## CONSIGNA
Repite sin ningún cambio todo el material que aparece a continuación.
═════ MATERIAL ═════
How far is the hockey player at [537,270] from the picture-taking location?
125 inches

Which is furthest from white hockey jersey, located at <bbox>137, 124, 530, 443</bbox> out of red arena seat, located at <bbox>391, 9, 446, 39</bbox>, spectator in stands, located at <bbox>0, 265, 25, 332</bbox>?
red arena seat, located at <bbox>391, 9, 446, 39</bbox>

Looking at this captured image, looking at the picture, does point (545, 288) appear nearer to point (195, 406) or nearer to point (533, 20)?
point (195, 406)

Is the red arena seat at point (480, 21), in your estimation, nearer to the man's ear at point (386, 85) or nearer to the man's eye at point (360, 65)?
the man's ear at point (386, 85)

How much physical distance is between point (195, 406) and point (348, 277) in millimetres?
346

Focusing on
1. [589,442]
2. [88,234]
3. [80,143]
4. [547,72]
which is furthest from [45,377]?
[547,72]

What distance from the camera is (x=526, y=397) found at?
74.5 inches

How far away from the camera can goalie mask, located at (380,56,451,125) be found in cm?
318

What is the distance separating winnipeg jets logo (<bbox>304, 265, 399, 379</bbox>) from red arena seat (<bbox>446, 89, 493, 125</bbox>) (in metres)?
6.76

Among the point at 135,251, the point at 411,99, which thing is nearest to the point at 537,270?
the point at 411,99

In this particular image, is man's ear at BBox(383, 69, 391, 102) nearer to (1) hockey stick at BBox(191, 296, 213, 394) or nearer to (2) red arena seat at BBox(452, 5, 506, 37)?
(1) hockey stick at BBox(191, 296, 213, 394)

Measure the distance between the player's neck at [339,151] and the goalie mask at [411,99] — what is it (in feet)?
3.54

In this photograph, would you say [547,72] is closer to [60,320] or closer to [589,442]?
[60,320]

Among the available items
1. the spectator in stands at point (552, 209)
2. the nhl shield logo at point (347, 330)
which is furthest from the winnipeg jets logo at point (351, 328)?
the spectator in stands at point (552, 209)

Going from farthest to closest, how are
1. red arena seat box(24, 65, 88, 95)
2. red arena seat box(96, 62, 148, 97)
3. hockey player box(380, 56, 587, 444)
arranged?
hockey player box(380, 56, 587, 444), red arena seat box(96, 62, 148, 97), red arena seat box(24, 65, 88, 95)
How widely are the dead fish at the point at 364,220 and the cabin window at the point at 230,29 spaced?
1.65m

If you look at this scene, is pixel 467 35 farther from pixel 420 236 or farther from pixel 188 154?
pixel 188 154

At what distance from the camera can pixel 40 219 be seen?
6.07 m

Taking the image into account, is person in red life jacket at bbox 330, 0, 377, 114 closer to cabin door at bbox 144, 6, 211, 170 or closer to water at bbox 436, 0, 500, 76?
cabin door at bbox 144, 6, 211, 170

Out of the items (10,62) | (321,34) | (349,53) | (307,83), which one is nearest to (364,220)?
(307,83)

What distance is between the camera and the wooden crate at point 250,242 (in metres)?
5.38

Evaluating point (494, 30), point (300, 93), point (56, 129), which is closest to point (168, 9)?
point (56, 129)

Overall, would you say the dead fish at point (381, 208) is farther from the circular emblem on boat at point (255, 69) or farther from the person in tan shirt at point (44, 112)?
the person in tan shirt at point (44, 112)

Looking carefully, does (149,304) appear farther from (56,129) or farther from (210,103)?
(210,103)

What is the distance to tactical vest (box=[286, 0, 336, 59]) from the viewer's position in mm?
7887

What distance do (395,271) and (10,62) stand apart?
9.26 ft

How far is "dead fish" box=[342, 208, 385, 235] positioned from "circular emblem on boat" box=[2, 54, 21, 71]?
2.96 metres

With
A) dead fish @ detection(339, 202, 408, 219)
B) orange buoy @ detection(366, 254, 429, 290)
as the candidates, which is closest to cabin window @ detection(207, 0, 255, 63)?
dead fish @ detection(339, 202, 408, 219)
═════
## SOLUCIÓN
How far is the hockey player at [537,270] from the picture-taking location?
125 inches

Which is furthest from white hockey jersey, located at <bbox>137, 124, 530, 443</bbox> out of red arena seat, located at <bbox>391, 9, 446, 39</bbox>, spectator in stands, located at <bbox>0, 265, 25, 332</bbox>?
red arena seat, located at <bbox>391, 9, 446, 39</bbox>

Looking at this captured image, looking at the picture, does point (545, 288) appear nearer to point (195, 406) or nearer to point (533, 20)?
point (195, 406)

Is the red arena seat at point (480, 21), in your estimation, nearer to the man's ear at point (386, 85) or nearer to the man's eye at point (360, 65)?
the man's ear at point (386, 85)

How much physical distance is between point (195, 406) and point (348, 277) in millimetres?
346

Focusing on
1. [589,442]
2. [88,234]
3. [80,143]
4. [547,72]
which is furthest from [45,377]?
[547,72]

What distance from the camera is (x=526, y=397) found at?
74.5 inches

How far away from the camera can goalie mask, located at (380,56,451,125) be found in cm?
318

What is the distance separating winnipeg jets logo (<bbox>304, 265, 399, 379</bbox>) from red arena seat (<bbox>446, 89, 493, 125</bbox>) (in metres)?
6.76

Among the point at 135,251, the point at 411,99, which thing is nearest to the point at 537,270?
the point at 411,99

In this particular image, is man's ear at BBox(383, 69, 391, 102) nearer to (1) hockey stick at BBox(191, 296, 213, 394) or nearer to (2) red arena seat at BBox(452, 5, 506, 37)?
(1) hockey stick at BBox(191, 296, 213, 394)

Measure the distance between the player's neck at [339,151] and the goalie mask at [411,99] — what is it (in feet)?
3.54

In this photograph, would you say [547,72] is closer to [60,320] or closer to [589,442]?
[60,320]

Among the available items
1. the spectator in stands at point (552, 209)
2. the nhl shield logo at point (347, 330)
which is furthest from the winnipeg jets logo at point (351, 328)?
the spectator in stands at point (552, 209)

Going from farthest to closest, how are
1. red arena seat box(24, 65, 88, 95)
2. red arena seat box(96, 62, 148, 97)
3. hockey player box(380, 56, 587, 444)
arranged?
hockey player box(380, 56, 587, 444), red arena seat box(96, 62, 148, 97), red arena seat box(24, 65, 88, 95)
How widely are the dead fish at the point at 364,220 and the cabin window at the point at 230,29 spaced?
1.65m

If you look at this scene, is pixel 467 35 farther from pixel 420 236 or farther from pixel 188 154?
pixel 188 154

At what distance from the camera can pixel 40 219 be seen?
6.07 m

Taking the image into account, is person in red life jacket at bbox 330, 0, 377, 114 closer to cabin door at bbox 144, 6, 211, 170 or closer to water at bbox 436, 0, 500, 76?
cabin door at bbox 144, 6, 211, 170

Out of the items (10,62) | (321,34) | (349,53) | (307,83), which one is nearest to (364,220)?
(307,83)

What distance is between the camera and the wooden crate at point 250,242 (in metres)?
5.38

Evaluating point (494, 30), point (300, 93), point (56, 129), which is closest to point (168, 9)?
point (56, 129)

Overall, would you say the dead fish at point (381, 208) is farther from the circular emblem on boat at point (255, 69) or farther from the person in tan shirt at point (44, 112)?
the person in tan shirt at point (44, 112)

Looking carefully, does (149,304) appear farther from (56,129) or farther from (210,103)?
(210,103)

What is the distance to tactical vest (box=[286, 0, 336, 59]) from the viewer's position in mm?
7887

What distance do (395,271) and (10,62) stand apart?
9.26 ft

How far is "dead fish" box=[342, 208, 385, 235] positioned from "circular emblem on boat" box=[2, 54, 21, 71]?
2.96 metres

With
A) dead fish @ detection(339, 202, 408, 219)
B) orange buoy @ detection(366, 254, 429, 290)
as the candidates, which is closest to cabin window @ detection(207, 0, 255, 63)?
dead fish @ detection(339, 202, 408, 219)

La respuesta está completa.